Assemblea dei soci, delega in bianco? Meglio di no di Vitaliano D’Angerio
Società di proxy sotto i riflettori per le indicazioni di voto sui bonus dei manager
Avete mai partecipato all’assemblea di una società quotata di cui siete azionisti? Il risparmiatore che ha ben diversificato i propri investimenti spesso non sa nemmeno di quale azienda è socio: è il gestore del fondo che si preoccupa di tali incombenze. Che non sono delle formalità. Tutt’altro. Soprattutto quando arriva la stagione delle «politiche di remunerazione» e si approvano i pacchetti di incentivi per i manager; bonus e affini che devono essere assolutamente allineati con gli interessi degli azionisti (shareholder), altrimenti l’azienda rischia di deragliare. C’è infatti l’interesse di breve del manager di incassare lauti incentivi che cozza però con l’interesse di lungo periodo dei soci (dei dipendenti e dei fornitori) che desiderano un’azienda sana e in utile.
le società di proxy
Qui entrano in scena le società di proxy (delega). Chi sono questi consulenti che difficilmente calcano la scena principale del teatro finanziario? Sono società o studi legali che raccolgono le deleghe di voto degli azionisti e in particolare degli investitori istituzionali (fondi, fondazioni, assicurazioni) che non possono partecipare a tutte le assemblee delle società in portafoglio. Oltre alla raccolta deleghe, le società di proxy possono fornire altri servizi di advisory fra cui le raccomandazioni di voto per le assemblee delle aziende quotate. Capirete l’importanza di tali indicazioni quando, ogni tre anni, scadono i pacchetti incentivi dei manager.
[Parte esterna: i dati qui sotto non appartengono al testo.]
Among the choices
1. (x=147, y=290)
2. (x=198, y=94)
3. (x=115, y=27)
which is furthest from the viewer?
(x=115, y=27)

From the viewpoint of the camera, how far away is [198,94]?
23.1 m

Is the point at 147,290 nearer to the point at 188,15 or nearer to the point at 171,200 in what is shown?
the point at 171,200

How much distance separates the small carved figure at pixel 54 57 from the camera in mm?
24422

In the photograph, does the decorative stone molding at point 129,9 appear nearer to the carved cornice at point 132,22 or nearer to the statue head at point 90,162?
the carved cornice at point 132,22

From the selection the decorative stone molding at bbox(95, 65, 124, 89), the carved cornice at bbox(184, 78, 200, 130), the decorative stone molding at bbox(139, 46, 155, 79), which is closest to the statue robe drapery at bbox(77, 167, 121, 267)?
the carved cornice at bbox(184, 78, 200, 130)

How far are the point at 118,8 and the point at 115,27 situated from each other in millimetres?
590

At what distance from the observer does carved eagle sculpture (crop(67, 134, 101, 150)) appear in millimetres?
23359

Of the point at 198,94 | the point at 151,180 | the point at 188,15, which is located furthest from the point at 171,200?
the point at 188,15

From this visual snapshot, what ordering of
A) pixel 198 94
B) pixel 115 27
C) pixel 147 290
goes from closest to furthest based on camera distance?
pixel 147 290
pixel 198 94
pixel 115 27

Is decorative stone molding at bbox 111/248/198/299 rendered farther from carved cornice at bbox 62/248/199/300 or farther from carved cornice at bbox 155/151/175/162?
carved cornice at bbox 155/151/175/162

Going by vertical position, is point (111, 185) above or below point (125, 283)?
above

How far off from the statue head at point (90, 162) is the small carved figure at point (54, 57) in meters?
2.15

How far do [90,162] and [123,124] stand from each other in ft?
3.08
In questi giorni tanti piani di incentivi di importanti società quotate stanno scadendo in Gran Bretagna dove un articolo del Times su Iss, il maggior gruppo di proxy al mondo, ha scatenato un putiferio (vedi in basso). Al centro del dibattito proprio i potenziali conflitti di interesse delle società di proxy. La domanda quindi è: ci possiamo fidare di chi vota per noi in Borsa?
l’antidoto
Le contromisure ci sono ma non tutti se le possono permettere. Bisogna attrezzarsi con un «ufficio dei buoni rapporti ( stewardship) » fra quotate e investitori; un team di analisti studia dunque i dossier delle principali partecipazioni che, per esempio, i fondi hanno in portafoglio. Assogestioni (vedi articolo e tabella a fianco) ha stilato un vademecum a tal proposito e fornito delle raccomandazioni per creare dei buoni rapporti con le quotate. In tale ambito rientra di diritto la questione della delega al voto in assemblea e delle indicazioni delle società di proxy. « Siamo stati tra le prime società di gestione a creare una struttura di corporate governance e stewardship in Italia – ricorda Cristina Ungureanu, responsabile corporate governance di Eurizon Capital Sgr (gruppo IntesaSanpaolo) –. Abbiamo aumentato la nostra presenza nelle assemblee delle quotate di cui abbiamo rilevanti partecipazioni o qualora siano state ritenute rilevanti nell’interesse dei patrimoni gestiti. Nell’ultimo anno abbiamo partecipato a un centinaio di assemblee in Italia e all’estero». L’uso delle società di proxy? «Usiamo le raccomandazioni dei proxy advisor come supporto per le nostre attività ma l’uso che ne facciamo è orientativo». Fra le indicazioni di Assogestioni c’è anche quella di lasciar traccia del voto dei fondi sul proprio sito. Non tutte le Sgr hanno però le spalle larghe, a livello finanziario, per investire risorse nei «buoni rapporti». Rivolgersi ai proxy è più economico. Il rischio però è di votare al buio. Soprattutto quando ci sono in ballo gli incentivi dei manager nelle aziende quotate.